> **Selected text**

We can train the model and take a look at it’s output.

import torch
import torch.nn as nn
from torch.nn import functional as F

# hyperparameters
batch_size = 16 # how many independent sequences will we process in parallel?
block_size = 64 # what is the maximum context length for predictions?
max_iters = 10000
eval_interval = 100
learning_rate = 1e-3
device = 'cuda' if torch.cuda.is_available() else 'cpu'
eval_iters = 200
n_embd = 64
n_head = 4
n_layer = 4
dropout = 0.0
# ------------

torch.manual_seed(1337)

with open('WOLFGANG_TRAINING.tex', 'r', encoding='utf-8') as f:
    text = f.read()

# here are all the unique characters that occur in this text
chars = sorted(list(set(text)))
vocab_size = len(chars)
# create a mapping from characters to integers
stoi = { ch:i for i,ch in enumerate(chars) }
itos = { i:ch for i,ch in enumerate(chars) }
encode = lambda s: [stoi[c] for c in s] # encoder: take a string, output a list of integers
decode = lambda l: ''.join([itos[i] for i in l]) # decoder: take a list of integers, output a string

# Train and test splits
data = torch.tensor(encode(text), dtype=torch.long)
n = int(0.9*len(data)) # first 90% will be train, rest val
train_data = data[:n]
val_data = data[n:]

# data loading
def get_batch(split):
    # generate a small batch of data of inputs x and targets y
    data = train_data if split == 'train' else val_data
    ix = torch.randint(len(data) - block_size, (batch_size,))
    x = torch.stack([data[i:i+block_size] for i in ix])
    y = torch.stack([data[i+1:i+block_size+1] for i in ix])
    x, y = x.to(device), y.to(device)
    return x, y

@torch.no_grad()
def estimate_loss():
    out = {}
    model.eval()
    for split in ['train', 'val']:
        losses = torch.zeros(eval_iters)
        for k in range(eval_iters):
            X, Y = get_batch(split)
            logits, loss = model(X, Y)
            losses[k] = loss.item()
        out[split] = losses.mean()
    model.train()
    return out

class Head(nn.Module):
    """ one head of self-attention """

    def __init__(self, head_size):
        super().__init__()
        self.key = nn.Linear(n_embd, head_size, bias=False)
        self.query = nn.Linear(n_embd, head_size, bias=False)
        self.value = nn.Linear(n_embd, head_size, bias=False)
        self.register_buffer('tril', torch.tril(torch.ones(block_size, block_size)))

        self.dropout = nn.Dropout(dropout)

    def forward(self, x):
        B,T,C = x.shape
        k = self.key(x)   # (B,T,C)
        q = self.query(x) # (B,T,C)
        # compute attention scores ("affinities")
        wei = q @ k.transpose(-2,-1) * C**-0.5 # (B, T, C) @ (B, C, T) -> (B, T, T)
        wei = wei.masked_fill(self.tril[:T, :T] == 0, float('-inf')) # (B, T, T)
        wei = F.softmax(wei, dim=-1) # (B, T, T)
        wei = self.dropout(wei)
        # perform the weighted aggregation of the values
        v = self.value(x) # (B,T,C)
        out = wei @ v # (B, T, T) @ (B, T, C) -> (B, T, C)

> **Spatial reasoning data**
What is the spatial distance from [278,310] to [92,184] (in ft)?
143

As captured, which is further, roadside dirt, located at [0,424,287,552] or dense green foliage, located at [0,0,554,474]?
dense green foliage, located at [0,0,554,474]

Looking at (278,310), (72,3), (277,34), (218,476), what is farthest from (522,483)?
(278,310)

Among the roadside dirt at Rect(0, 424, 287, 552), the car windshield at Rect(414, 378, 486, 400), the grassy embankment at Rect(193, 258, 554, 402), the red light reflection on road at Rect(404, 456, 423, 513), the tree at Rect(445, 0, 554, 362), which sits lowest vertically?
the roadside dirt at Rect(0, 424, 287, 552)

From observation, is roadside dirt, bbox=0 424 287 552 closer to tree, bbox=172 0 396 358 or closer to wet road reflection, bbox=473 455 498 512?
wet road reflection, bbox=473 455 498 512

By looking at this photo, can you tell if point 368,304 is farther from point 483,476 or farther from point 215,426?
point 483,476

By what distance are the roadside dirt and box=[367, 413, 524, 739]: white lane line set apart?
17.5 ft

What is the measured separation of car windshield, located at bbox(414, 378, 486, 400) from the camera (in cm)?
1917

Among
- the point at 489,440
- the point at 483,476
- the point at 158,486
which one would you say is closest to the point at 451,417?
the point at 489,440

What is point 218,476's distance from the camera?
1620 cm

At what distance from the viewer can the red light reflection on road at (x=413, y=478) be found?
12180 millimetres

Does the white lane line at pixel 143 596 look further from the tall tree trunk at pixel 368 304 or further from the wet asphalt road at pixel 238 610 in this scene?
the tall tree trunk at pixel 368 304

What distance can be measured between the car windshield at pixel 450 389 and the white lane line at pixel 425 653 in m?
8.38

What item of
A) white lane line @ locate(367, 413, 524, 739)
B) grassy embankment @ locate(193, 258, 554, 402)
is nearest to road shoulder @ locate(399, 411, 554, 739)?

> **Set of tasks**
• a. In the training script, what value is assigned to block_size?
• b. Name every attribute in the Head class of the training script that is created with nn.Linear.
• c. Reproduce the training script from "We can train" to "length for predictions?", character for character.
Rely only on the training script when you respond.

> **Answers to the tasks**
• a. 64

• b. key, query, value

• c.
We can train the model and take a look at it’s output.

import torch
import torch.nn as nn
from torch.nn import functional as F

# hyperparameters
batch_size = 16 # how many independent sequences will we process in parallel?
block_size = 64 # what is the maximum context length for predictions?